Reflet de larmes
C’est du vieux stock sortit de mes documents Words fossiliser. Enjoy.
J’ai poussé la porte doucement, délicatement. Pourtant la rage bouillait en moi. Je sentais la colère bouger sous ma peau. Une odeur de moisi me fit plisser le nez durant quelques secondes. Ils étaient tous la. A s’engueuler, a pleuré. Mon autre moi aurait tenté de calmer la situation. Il aurait consolé tout le monde. On me la trop faite celle-là. Allez chier, je n’en ai rien à foutre. Vous êtes la a vous autodétruire et vous espérer que la personne que vous avez pulvérisé va venir vous sauvez ? Je traverse la pièce en regardant mes pieds. Je m’assois sur une de ces hideuses chaises orange brulé qui parsème la salle. Je serre les poings, ils deviennent blancs. Je n’entends rien d’autre que mon sang qui bat a mes tempes et des voix qui s’élève. Les mots s’entrechoque et tombe dans l’atmosphère pesante de la pièce. Tout allait si bien pourtant. Que de sourire partout. Que d’illusions partout. Moi-même, je suis un miroir, un putain de miroir. Qui se fissure. De l’intérieur, trop de pression. Un miroir en fusion. D’un coté il est lisse, impeccable, froid et impénétrable. De l’autre ça brule, fissuré, rayé et sale.
J’entends ce que je ne voulais pas entendre. Ça sille à mes oreilles, c’est faux.
-Regardez Amélie par exemple…
Et c’est parti ! Les gens aiment beaucoup trop complimenter les miroirs. Ils se parlent a eu même. Ce louange a l’infini. Jamais en manque de mots pour s’arrêter et remonter le miroir dans son estime, en espérant qu’il t’emmènera dans sa montée. Oublie ça. T’es mots se frappe a ma paroi impénétrable, mais te revienne identique. A ton plus grand bonheur. Je sens des larmes de honte me monter aux yeux, elles s’emparent de ma gorge et m’empêche de respirer normalement. Je me relève brusquement, traverse la pièce tête basse. Ces visages en larme, ces yeux qui reflètent la douleur de mille éclats aveuglant. Je n’ai pas la force de les regarder. Pour la deuxième fois, je pousse la grande porte. Mais cette fois ci pour quitter l’odeur de moisi. Ce n’est pas mieux dans le long couloir blanc devant moi. Ça sent le vide, ce l’est d’ailleurs. Vide. Excepter les curieux accoté au mur juste devant la porte. Ils parlaient avant que je sorte. C’est sur, un trop gros silence règne. Mes pieds tape violemment le sol pendant que je me dirige vers la petit arche au fond du couloir. Je retiens ma colère, ma honte, mes larmes. J’arrive enfin à ma destination, toute étourdie. L’air qui m’entoure et brulant étrangement consistant. Cinq petites toilettes poisseuses s’aligne contre le mur de gauche face à un petit lavabo malpropre.

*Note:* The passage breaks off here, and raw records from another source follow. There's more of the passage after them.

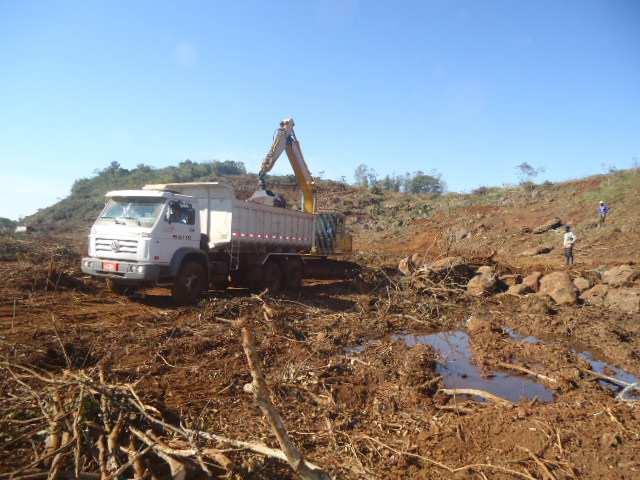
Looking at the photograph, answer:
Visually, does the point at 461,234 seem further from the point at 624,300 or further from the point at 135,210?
the point at 135,210

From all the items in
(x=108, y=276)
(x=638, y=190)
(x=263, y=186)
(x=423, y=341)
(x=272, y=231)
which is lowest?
(x=423, y=341)

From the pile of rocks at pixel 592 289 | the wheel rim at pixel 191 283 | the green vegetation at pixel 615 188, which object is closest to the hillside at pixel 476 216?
the green vegetation at pixel 615 188

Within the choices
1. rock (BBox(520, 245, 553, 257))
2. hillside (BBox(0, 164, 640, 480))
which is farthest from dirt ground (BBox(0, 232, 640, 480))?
rock (BBox(520, 245, 553, 257))

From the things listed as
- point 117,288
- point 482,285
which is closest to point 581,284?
point 482,285

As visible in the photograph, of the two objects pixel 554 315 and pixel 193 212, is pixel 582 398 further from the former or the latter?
pixel 193 212

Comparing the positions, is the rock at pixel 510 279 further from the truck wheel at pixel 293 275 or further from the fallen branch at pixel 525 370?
the fallen branch at pixel 525 370

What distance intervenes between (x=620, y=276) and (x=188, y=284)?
11519 millimetres

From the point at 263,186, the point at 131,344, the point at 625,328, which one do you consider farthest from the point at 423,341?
the point at 263,186

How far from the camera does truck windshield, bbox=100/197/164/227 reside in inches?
347

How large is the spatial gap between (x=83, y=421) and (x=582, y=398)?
5532mm

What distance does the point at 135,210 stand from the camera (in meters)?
8.98

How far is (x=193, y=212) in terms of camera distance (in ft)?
31.6

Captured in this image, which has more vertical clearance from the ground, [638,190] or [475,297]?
[638,190]

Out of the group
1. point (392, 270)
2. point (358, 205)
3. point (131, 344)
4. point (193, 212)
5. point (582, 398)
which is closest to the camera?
point (582, 398)
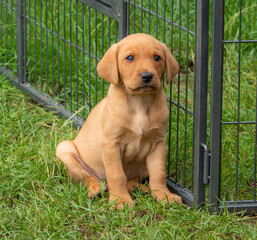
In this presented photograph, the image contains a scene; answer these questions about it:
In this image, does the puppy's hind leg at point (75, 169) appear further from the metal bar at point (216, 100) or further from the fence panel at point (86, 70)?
the metal bar at point (216, 100)

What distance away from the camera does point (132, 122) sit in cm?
435

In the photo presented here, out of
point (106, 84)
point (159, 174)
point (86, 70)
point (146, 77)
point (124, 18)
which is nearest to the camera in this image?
point (146, 77)

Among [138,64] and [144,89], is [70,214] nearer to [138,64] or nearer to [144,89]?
[144,89]

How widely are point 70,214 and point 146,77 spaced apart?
0.96 m

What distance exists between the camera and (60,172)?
4.79 meters

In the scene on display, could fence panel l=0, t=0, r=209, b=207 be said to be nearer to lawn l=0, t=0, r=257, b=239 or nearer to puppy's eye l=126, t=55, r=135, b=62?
lawn l=0, t=0, r=257, b=239

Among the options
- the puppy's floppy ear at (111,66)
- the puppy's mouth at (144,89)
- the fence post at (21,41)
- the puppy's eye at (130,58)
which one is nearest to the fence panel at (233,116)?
the puppy's mouth at (144,89)

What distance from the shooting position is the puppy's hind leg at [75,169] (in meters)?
4.64

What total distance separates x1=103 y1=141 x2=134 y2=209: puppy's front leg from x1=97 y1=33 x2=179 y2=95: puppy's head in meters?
0.40

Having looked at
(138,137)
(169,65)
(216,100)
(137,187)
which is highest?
(169,65)

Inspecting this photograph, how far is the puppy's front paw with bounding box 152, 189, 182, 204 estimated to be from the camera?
14.6ft

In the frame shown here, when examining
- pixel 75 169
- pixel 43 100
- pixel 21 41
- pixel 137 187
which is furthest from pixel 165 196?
pixel 21 41

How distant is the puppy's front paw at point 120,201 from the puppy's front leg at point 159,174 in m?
0.18

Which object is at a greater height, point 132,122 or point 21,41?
point 132,122
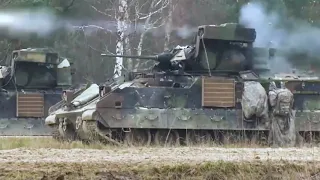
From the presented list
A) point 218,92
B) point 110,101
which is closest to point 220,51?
point 218,92

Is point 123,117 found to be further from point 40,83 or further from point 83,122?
point 40,83

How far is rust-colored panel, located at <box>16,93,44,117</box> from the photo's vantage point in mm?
26109

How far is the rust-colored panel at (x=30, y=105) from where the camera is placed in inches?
1028

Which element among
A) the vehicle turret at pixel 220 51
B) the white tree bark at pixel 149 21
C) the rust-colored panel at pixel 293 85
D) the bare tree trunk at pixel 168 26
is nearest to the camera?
the rust-colored panel at pixel 293 85

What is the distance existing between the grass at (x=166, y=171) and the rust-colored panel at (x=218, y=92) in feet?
30.4

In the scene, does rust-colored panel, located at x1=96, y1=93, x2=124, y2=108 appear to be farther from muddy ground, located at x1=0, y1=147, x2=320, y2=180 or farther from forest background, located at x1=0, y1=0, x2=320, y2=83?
muddy ground, located at x1=0, y1=147, x2=320, y2=180

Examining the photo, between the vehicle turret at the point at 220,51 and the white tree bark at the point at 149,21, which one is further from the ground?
the white tree bark at the point at 149,21

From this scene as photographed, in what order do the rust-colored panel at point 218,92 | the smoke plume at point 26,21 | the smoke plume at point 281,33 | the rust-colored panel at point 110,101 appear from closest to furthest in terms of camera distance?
the rust-colored panel at point 110,101
the rust-colored panel at point 218,92
the smoke plume at point 281,33
the smoke plume at point 26,21

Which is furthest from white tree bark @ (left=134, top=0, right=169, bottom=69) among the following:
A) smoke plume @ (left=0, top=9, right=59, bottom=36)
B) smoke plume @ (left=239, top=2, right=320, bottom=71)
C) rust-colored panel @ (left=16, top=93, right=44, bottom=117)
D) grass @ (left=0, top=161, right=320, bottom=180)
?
grass @ (left=0, top=161, right=320, bottom=180)

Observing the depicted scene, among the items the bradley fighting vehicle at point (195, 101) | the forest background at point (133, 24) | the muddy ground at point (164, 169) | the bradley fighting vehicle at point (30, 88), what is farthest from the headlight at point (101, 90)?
the muddy ground at point (164, 169)

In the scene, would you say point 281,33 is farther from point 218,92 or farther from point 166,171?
point 166,171

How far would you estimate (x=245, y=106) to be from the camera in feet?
64.4

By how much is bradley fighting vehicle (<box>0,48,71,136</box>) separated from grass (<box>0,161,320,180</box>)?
16.1m

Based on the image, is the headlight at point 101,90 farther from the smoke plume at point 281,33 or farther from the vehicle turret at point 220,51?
the smoke plume at point 281,33
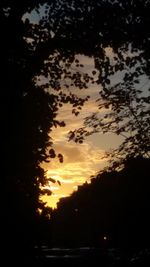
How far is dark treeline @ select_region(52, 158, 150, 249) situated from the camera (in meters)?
20.8

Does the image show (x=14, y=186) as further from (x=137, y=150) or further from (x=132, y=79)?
(x=132, y=79)

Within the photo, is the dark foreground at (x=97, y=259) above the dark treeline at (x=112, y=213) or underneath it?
underneath

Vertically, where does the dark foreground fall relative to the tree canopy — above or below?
below

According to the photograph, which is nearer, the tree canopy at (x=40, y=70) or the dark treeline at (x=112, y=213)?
the tree canopy at (x=40, y=70)

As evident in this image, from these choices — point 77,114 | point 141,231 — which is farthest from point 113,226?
point 77,114

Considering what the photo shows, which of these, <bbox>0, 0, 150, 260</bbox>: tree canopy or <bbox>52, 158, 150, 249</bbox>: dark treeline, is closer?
<bbox>0, 0, 150, 260</bbox>: tree canopy

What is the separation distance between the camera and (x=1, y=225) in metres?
12.2

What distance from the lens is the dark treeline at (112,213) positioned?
68.1 feet

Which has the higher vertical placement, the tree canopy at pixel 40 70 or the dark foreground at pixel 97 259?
the tree canopy at pixel 40 70

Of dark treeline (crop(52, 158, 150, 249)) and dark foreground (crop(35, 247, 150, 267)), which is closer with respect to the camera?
dark foreground (crop(35, 247, 150, 267))

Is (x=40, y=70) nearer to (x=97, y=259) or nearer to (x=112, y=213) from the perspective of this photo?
(x=97, y=259)

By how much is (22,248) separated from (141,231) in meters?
30.2

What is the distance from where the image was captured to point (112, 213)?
225 ft

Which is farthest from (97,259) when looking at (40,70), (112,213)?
(112,213)
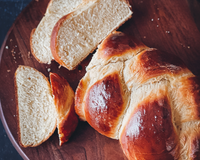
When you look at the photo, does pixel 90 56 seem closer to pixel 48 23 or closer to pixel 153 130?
pixel 48 23

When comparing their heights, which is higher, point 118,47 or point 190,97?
point 118,47

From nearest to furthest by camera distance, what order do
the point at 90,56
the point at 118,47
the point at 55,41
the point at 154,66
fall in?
the point at 154,66, the point at 118,47, the point at 55,41, the point at 90,56

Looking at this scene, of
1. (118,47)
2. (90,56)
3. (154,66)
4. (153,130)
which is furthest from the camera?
(90,56)

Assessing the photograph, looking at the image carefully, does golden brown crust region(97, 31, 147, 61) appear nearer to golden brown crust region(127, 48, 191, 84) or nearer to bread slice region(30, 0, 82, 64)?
golden brown crust region(127, 48, 191, 84)

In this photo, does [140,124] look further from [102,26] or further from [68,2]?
[68,2]

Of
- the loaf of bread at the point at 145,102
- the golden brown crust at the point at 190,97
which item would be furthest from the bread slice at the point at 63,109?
the golden brown crust at the point at 190,97

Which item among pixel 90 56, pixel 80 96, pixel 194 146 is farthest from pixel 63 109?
pixel 194 146

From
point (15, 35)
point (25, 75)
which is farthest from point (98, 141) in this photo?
point (15, 35)

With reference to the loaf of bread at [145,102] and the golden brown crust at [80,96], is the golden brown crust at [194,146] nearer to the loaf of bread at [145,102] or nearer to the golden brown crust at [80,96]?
the loaf of bread at [145,102]
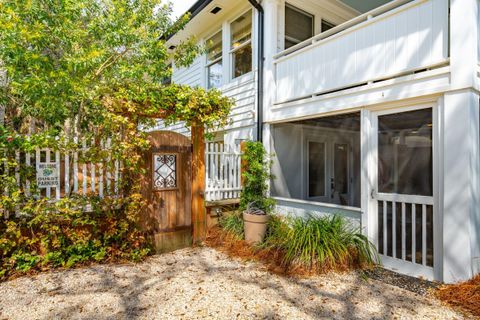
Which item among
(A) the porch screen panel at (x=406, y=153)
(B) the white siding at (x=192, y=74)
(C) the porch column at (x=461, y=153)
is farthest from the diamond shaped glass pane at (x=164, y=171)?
(B) the white siding at (x=192, y=74)

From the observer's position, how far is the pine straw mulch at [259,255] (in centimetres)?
409

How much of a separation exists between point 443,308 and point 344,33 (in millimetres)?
4236

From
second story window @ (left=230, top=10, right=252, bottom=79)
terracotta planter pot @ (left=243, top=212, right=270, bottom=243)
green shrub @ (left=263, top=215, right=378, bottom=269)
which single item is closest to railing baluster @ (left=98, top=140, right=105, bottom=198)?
terracotta planter pot @ (left=243, top=212, right=270, bottom=243)

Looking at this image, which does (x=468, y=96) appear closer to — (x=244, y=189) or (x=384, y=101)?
(x=384, y=101)

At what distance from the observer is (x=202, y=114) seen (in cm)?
511

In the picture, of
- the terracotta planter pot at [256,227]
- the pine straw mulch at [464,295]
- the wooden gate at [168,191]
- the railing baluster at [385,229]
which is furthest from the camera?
the terracotta planter pot at [256,227]

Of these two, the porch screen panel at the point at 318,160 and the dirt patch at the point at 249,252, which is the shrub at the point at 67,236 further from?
the porch screen panel at the point at 318,160

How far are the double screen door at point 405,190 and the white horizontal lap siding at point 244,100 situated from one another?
9.73 ft

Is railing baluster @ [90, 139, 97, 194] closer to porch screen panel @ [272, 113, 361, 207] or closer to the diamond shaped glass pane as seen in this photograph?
the diamond shaped glass pane

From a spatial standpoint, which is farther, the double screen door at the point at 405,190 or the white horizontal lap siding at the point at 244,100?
the white horizontal lap siding at the point at 244,100

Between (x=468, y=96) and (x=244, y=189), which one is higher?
(x=468, y=96)

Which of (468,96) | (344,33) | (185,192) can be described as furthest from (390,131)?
(185,192)

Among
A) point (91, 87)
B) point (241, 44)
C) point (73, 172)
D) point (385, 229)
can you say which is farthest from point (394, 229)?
point (241, 44)

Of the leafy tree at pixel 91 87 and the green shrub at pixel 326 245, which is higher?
the leafy tree at pixel 91 87
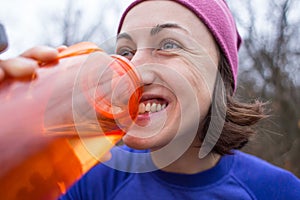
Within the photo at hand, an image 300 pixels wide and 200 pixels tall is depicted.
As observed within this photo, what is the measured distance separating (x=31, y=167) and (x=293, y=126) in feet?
19.0

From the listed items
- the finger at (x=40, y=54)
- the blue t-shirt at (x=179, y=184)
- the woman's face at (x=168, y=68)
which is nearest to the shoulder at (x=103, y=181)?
the blue t-shirt at (x=179, y=184)

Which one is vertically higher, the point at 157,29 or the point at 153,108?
the point at 157,29

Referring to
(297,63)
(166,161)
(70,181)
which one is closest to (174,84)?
(166,161)

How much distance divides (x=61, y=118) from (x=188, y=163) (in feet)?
2.03

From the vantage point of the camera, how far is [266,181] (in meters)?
1.13

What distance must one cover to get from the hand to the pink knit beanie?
1.82ft

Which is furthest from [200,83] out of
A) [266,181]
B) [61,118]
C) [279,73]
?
[279,73]

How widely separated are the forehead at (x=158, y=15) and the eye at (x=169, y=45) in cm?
5

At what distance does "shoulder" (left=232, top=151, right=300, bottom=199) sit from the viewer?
1.11 m

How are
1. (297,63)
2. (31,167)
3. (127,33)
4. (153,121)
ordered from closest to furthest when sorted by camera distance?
1. (31,167)
2. (153,121)
3. (127,33)
4. (297,63)

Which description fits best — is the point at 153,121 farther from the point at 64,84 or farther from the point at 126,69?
the point at 64,84

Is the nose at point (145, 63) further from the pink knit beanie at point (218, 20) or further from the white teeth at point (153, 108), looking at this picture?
the pink knit beanie at point (218, 20)

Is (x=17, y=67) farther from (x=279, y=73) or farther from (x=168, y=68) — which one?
(x=279, y=73)

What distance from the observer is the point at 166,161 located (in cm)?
114
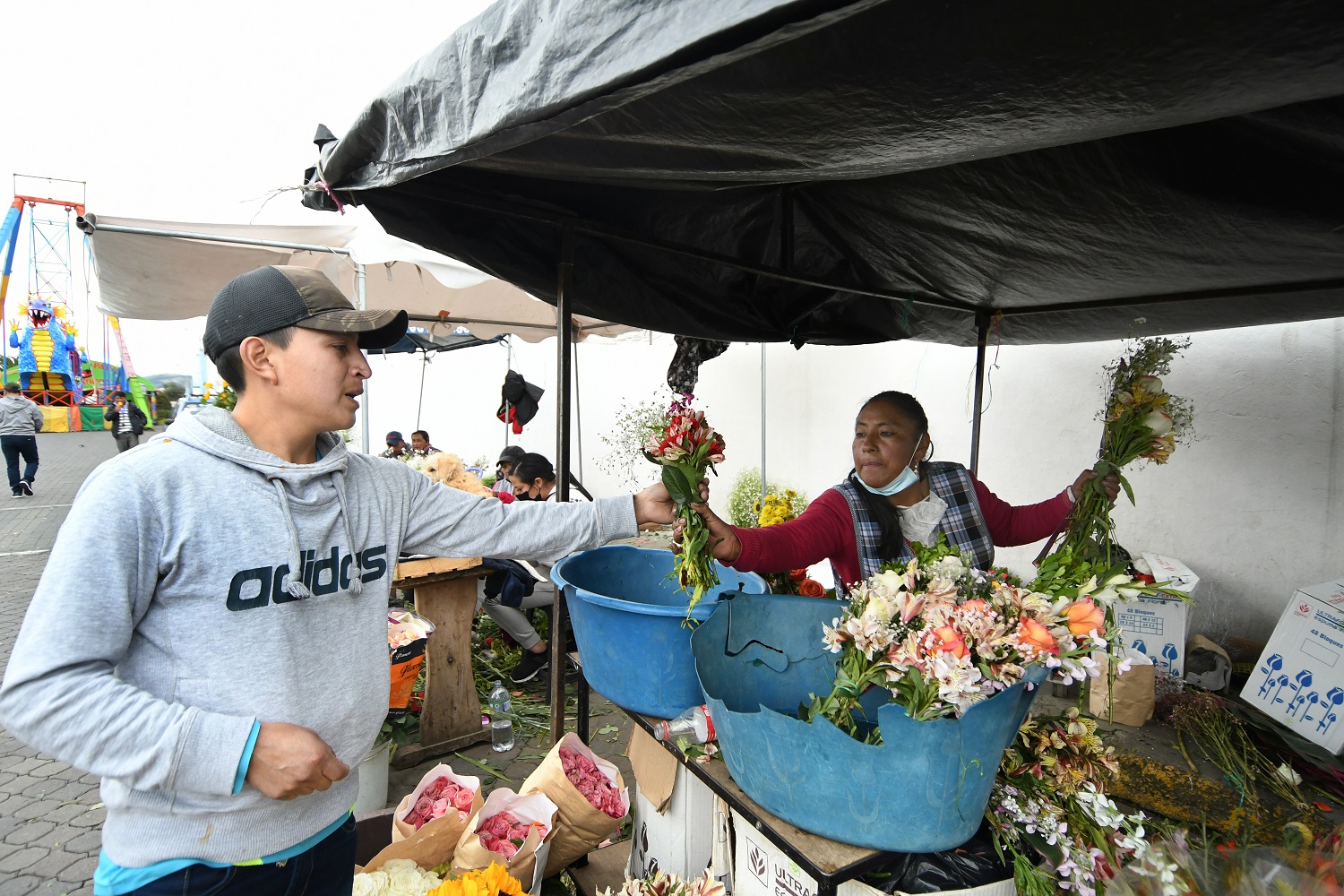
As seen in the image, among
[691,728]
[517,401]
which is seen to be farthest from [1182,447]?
[517,401]

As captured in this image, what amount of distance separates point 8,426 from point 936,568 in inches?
604

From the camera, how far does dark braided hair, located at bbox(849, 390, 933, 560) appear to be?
2604 mm

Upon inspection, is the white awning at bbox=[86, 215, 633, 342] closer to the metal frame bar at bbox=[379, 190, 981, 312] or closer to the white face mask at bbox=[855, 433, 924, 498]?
the metal frame bar at bbox=[379, 190, 981, 312]

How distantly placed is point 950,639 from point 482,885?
1.49 metres

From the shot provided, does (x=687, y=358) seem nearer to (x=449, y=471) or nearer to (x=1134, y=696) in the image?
(x=449, y=471)

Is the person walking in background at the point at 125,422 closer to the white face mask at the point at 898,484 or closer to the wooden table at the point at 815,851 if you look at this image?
the white face mask at the point at 898,484

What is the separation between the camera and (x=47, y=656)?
108cm

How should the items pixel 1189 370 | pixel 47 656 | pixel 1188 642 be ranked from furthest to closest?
pixel 1189 370 < pixel 1188 642 < pixel 47 656

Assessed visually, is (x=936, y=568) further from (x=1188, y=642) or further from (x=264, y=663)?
(x=1188, y=642)

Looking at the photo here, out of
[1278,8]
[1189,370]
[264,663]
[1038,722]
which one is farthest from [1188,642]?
[264,663]

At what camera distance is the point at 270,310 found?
1382 millimetres

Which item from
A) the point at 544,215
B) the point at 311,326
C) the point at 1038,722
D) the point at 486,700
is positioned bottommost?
the point at 486,700

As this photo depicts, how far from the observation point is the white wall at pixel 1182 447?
389 centimetres

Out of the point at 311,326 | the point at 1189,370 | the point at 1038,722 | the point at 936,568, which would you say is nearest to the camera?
the point at 311,326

J’ai le cœur qui me remonte dans la gorge et la tête qui va imploser. Je prends la troisième. La plus proche dont la porte n’est pas fermée. Je me sens enfin seule. Je sanglote, trop doucement. Pour sortir toute ce que j’ai l’intérieur je devrais surement hurler. A en briser le miroir. Jusqu’à ce que les fissures se croisent dans une symphonie violente, mais ô combien délicieuse, de verre briser. Le front appuyé sur la petite porte d’un beige écœurant. Je pleurs en silence. Je hurle en silence. J’entends des voix. Dans le couloir, vaguement on murmure mon nom. Le silence revient. Je me rends compte que je suis replié sur moi-même. Et je pleurs. Pendant que je peux. J’entends des sanglots qui font écho au miens. Je les reconnais, beaucoup trop. Je ne veux pas voir quelqu’un pleurer. D’ailleurs personne ne veut voir un miroir pleurer. Car c’est nous que l’on voit hurler en silence. C’est notre bouche qui se tord en un cri, ce sont nos larmes qui coulent sur nos joues, nos yeux qui font scintiller notre âme.